8 Lembra-te de Jesus Cristo, saído da estirpe de Davi e ressuscitado dos mortos, segundo o meu Evangelho,

9 pelo qual estou sofrendo até as cadeias como um malfeitor. Mas a palavra de Deus, esta não se deixa acorrentar.

10 Pelo que tudo suporto por amor dos escolhidos, para que também eles consigam a salvação em Jesus Cristo, com a glória eterna.

11 Eis uma verdade absolutamente certa: Se morrermos com ele, com ele viveremos.

12 Se soubermos perseverar, com ele reinaremos.

13 Se, porém, o renegarmos, ele nos renegará. Se formos infiéis... ele continua fiel, e não pode desdizer-se.

14 Lembra-lhes estas coisas e conjura-os, por Deus, a evitarem discussões de palavras, que só servem para a perdição dos ouvintes.

15 Empenha-te em te apresentares diante de Deus como homem digno de aprovação, operário que não tem de que se envergonhar, íntegro distribuidor da palavra da verdade.

16 Procura esquivar-te das conversas frívolas dos mundanos, que só contribuem para a impiedade.

17 As palavras dessa gente destroem como a gangrena.
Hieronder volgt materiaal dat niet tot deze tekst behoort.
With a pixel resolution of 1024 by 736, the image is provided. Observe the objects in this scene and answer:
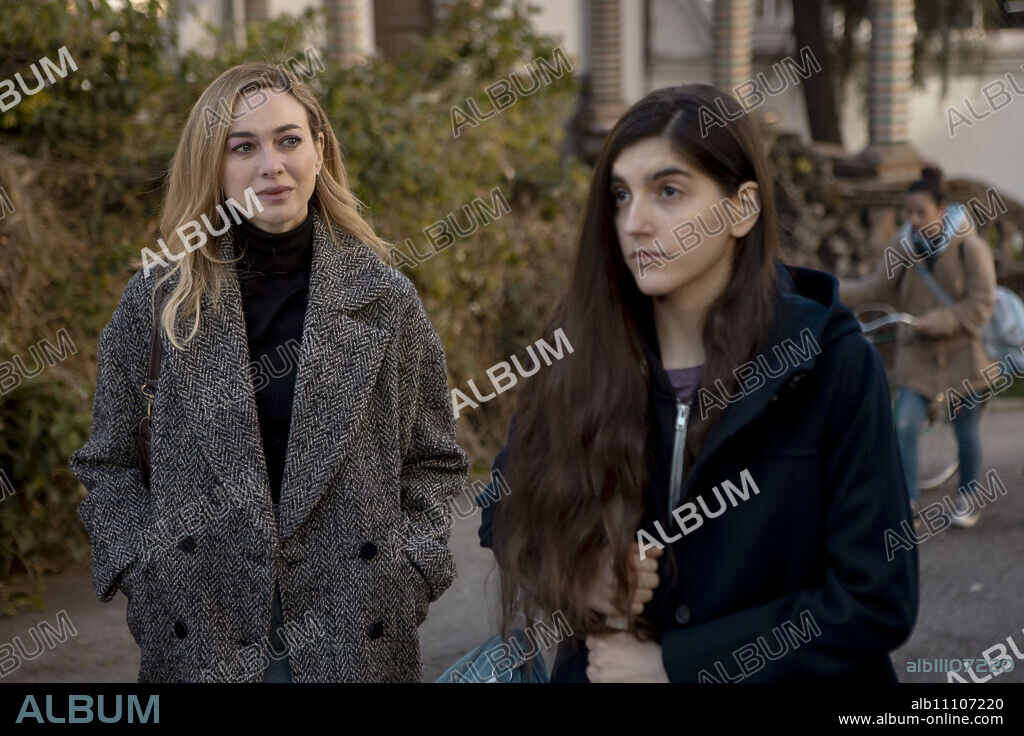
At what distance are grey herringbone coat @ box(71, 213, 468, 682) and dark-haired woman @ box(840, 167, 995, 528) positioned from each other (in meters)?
4.57

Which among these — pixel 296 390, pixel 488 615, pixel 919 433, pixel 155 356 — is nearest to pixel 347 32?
pixel 919 433

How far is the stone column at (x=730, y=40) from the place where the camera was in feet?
52.4

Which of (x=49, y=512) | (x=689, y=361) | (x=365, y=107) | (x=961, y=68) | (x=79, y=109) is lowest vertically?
(x=961, y=68)

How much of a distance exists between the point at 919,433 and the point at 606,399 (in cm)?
529

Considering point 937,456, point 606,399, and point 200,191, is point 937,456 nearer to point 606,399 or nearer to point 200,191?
point 200,191

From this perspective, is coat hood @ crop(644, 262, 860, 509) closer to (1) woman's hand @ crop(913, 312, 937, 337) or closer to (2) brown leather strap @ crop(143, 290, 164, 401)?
(2) brown leather strap @ crop(143, 290, 164, 401)

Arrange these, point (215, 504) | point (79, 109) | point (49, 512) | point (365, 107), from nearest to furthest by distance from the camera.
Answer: point (215, 504)
point (49, 512)
point (79, 109)
point (365, 107)

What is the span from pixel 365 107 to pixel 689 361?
5.57 meters

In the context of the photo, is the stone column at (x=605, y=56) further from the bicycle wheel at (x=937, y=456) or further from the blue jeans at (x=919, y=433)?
the blue jeans at (x=919, y=433)

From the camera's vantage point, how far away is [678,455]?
1963mm

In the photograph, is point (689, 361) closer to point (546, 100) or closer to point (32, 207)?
point (32, 207)

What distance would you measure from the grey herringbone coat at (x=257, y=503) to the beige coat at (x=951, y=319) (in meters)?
4.65

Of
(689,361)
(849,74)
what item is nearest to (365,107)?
(689,361)

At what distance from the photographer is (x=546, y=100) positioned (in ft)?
29.8
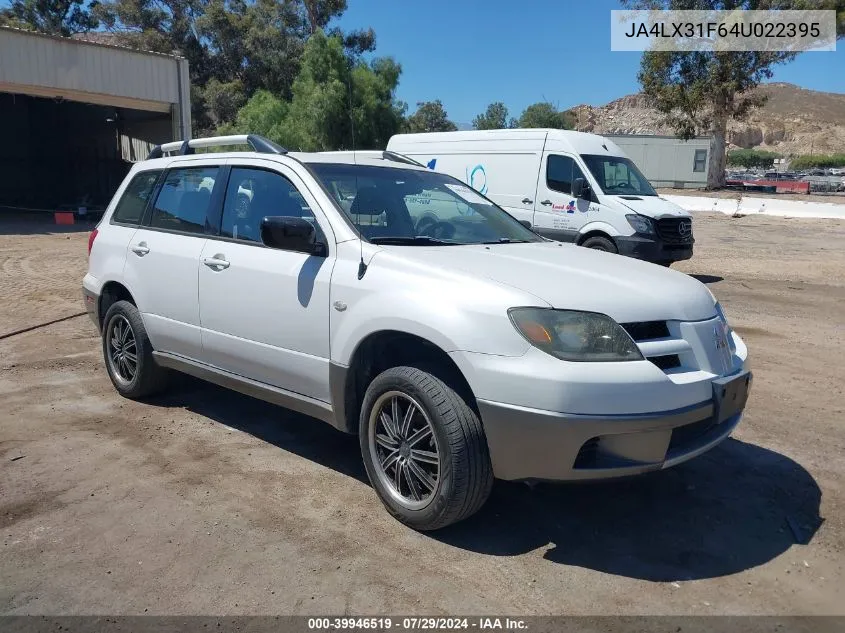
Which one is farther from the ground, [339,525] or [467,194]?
[467,194]

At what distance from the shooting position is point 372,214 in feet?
13.8

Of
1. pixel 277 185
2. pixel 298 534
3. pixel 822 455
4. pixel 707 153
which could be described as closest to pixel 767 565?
pixel 822 455

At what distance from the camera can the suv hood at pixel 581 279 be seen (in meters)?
3.32

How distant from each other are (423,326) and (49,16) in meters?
62.7

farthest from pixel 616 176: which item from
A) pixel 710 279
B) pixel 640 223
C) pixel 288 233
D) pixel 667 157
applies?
pixel 667 157

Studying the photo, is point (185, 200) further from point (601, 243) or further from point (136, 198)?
point (601, 243)

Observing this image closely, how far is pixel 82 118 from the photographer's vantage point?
30.2m

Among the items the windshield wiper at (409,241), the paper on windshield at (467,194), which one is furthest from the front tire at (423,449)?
the paper on windshield at (467,194)

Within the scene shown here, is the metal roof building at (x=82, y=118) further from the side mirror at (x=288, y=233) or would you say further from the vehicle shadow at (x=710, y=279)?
the side mirror at (x=288, y=233)

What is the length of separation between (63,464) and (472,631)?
2906mm

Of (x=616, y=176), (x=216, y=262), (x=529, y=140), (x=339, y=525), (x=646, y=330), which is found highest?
(x=529, y=140)

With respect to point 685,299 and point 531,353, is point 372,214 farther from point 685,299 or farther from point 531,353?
point 685,299

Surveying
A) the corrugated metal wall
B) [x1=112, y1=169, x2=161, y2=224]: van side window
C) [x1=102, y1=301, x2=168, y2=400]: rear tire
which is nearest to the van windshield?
[x1=112, y1=169, x2=161, y2=224]: van side window

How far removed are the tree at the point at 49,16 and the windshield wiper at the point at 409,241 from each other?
59032 mm
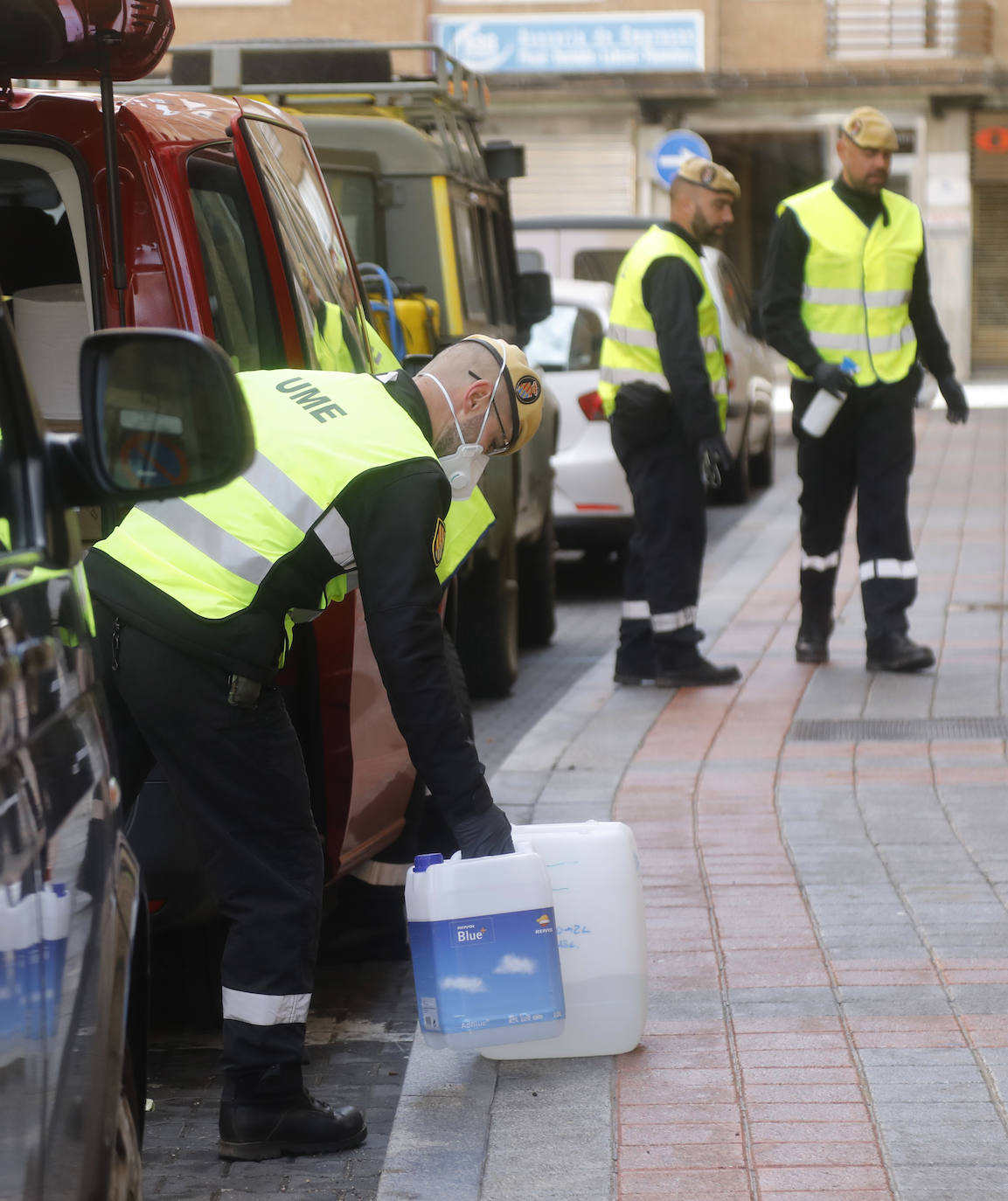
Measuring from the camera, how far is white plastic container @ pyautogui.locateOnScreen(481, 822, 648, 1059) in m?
3.80

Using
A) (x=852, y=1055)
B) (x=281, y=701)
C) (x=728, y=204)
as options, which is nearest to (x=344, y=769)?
(x=281, y=701)

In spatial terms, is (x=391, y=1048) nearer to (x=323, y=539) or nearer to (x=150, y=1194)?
(x=150, y=1194)

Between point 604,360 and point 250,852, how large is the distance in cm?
448

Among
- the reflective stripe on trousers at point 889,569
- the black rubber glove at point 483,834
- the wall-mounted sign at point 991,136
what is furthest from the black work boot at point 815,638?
the wall-mounted sign at point 991,136

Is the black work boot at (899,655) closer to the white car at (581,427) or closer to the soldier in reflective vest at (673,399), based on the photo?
the soldier in reflective vest at (673,399)

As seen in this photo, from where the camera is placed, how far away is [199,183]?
12.9 feet

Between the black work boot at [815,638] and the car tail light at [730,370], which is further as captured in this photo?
the car tail light at [730,370]

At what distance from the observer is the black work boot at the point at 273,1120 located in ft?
11.7

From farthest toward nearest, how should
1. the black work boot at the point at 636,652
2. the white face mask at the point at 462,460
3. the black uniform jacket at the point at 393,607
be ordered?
the black work boot at the point at 636,652 → the white face mask at the point at 462,460 → the black uniform jacket at the point at 393,607

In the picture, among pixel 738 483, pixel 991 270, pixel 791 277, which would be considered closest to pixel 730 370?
pixel 738 483

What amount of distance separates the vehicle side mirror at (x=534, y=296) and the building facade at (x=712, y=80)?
61.5 ft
Entre eles estão Himeneu e Fileto,

18 que se desviaram da verdade dizendo que a ressurreição já aconteceu e transtornaram a fé em alguns.

19 Contudo, o sólido fundamento de Deus se mantém firme, porque vem selado com estas palavras: O Senhor conhece os que são seus {Nm 16,5}; e: Renuncie à iniqüidade todo aquele que pronuncia o nome do Senhor {Is 26,13}.

20 Numa grande casa não há somente utensílios de ouro e de prata, mas também de madeira e de barro. Aqueles para ocasiões finas, estes para uso ordinário.

21 Quem, portanto, se conservar puro e isento dessas doutrinas, será um utensílio nobre, santificado, útil ao seu possuidor, preparado para todo uso benéfico.

22 Foge das paixões da mocidade, busca com empenho a justiça, a fé, a caridade, a paz, com aqueles que invocam o Senhor com pureza de coração.

23 Rejeita as discussões tolas e absurdas, visto que geram contendas.

24 Não convém a um servo do Senhor altercar; bem ao contrário, seja ele condescendente com todos, capaz de ensinar, paciente em suportar os males.

25 É com brandura que deve corrigir os adversários, na esperança de que Deus lhes conceda o arrependimento e o conhecimento da verdade,

26 e voltem a si, uma vez livres dos laços do demônio, que os mantém cativos e submetidos aos seus caprichos.